Add Book to My BookshelfPurchase This Book Online

Chapter 2 - Utility Routines

UNIX Systems Programming for SVR4
David A. Curry
 Copyright © 1996 O'Reilly & Associates, Inc.

Parsing Command-Line Arguments
Almost every UNIX command has arguments, and most commands follow a generally accepted set of rules for how these arguments are formatted:
 1.Command names must be between two and nine characters long.
 2.Command names must include only lowercase letters and digits.
 3.Option names must be one character long.
 4.You must precede all options with a dash ().
 5.You can group options with no arguments after a single dash (). This means that you can use either -a -b -c or -abc.

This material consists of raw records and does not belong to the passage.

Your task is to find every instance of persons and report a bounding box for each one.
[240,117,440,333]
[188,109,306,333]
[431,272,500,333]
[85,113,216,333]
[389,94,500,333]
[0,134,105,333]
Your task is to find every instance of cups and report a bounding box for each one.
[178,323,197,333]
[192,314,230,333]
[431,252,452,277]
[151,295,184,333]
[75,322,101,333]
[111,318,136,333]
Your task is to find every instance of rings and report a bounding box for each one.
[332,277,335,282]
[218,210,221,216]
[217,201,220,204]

 6.You must precede the first option argument following an option with a tab or space character. This means that you must use -a arg; -aarg is illegal.
 7.Option arguments cannot be optional. This means that you cannot allow both -a and -a arg.

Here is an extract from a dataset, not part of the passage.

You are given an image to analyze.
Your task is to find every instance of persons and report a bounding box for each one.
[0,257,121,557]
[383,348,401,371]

 8.You must separate groups of option arguments following an option by commas or by space or tab characters and quotes. This means that you must use either -a xxx,yyy,zzz or -a “xxx yyy zzz”.
 9.All options must precede operands on the command line. This means that command -a -b -c filename is legal, while command -a filename -b -c is not.

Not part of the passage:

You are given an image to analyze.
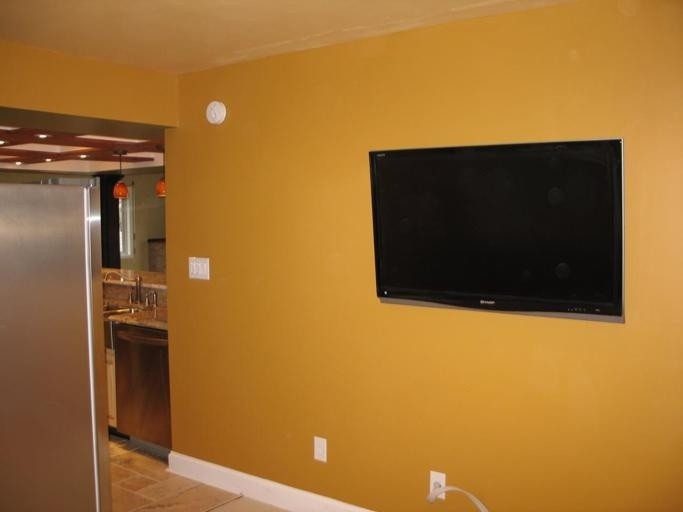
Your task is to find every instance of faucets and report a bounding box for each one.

 10.You can use a double dash (––) to indicate the end of the options. This allows operands that begin with a dash.
 11.The order of the options relative to one another should not matter.
 12.The relative order of the operands can affect their significance in ways determined by the command with which they are used. This means that a command is allowed to assign meaning to the order of its operands; for example, the cp command takes its first operand as the input file and its second operand as its output file. Reversing the order of these operands produces different results.
 13.A dash () preceded and followed by a space character should only be used to mean standard input. This tells a program that generally reads from files, such as troff, to read from the standard input. It allows files to be read before processing the standard input.
Depending on how long you've been using UNIX and how many versions you've used, most of these rules, except perhaps number 8, should look familiar. Early versions of System V provided a library routine, getopt, that enforced most of these rules and allowed a program to easily parse command lines that followed the rules. Later versions provided a shell command, getopt, which enabled shell scripts to use these rules as well.
In SVR4, the getopt command is available, as well as a newer command that is built in to the shell, called getopts. Two library routines are provided as well: getopt, which enforces the rules described previously and parses command lines that follow these rules, and getsubopt, which enforces rule number 8 and parses option arguments that follow that rule. These functions are called as follows:
      #include <stdlib.h>
      int getopt(int argc, char * const *argv, const char *optstring);
      extern char *optarg;
      extern int optind, opterr, optopt;
      int getsubopt(char **optionp, const char * const *tokens, char **valuep);
optstring contains a list of characters that are legal options for the command. If the option letter is to be followed by an option argument, then the letter should be followed by a colon (:) in optstring.
When getopt is called, it returns the next option letter in argv that matches one of the letters in optstring. If the option letter has an argument associated with it (as indicated by a colon character in optstring), getopt sets the external variable optarg to point to the option argument.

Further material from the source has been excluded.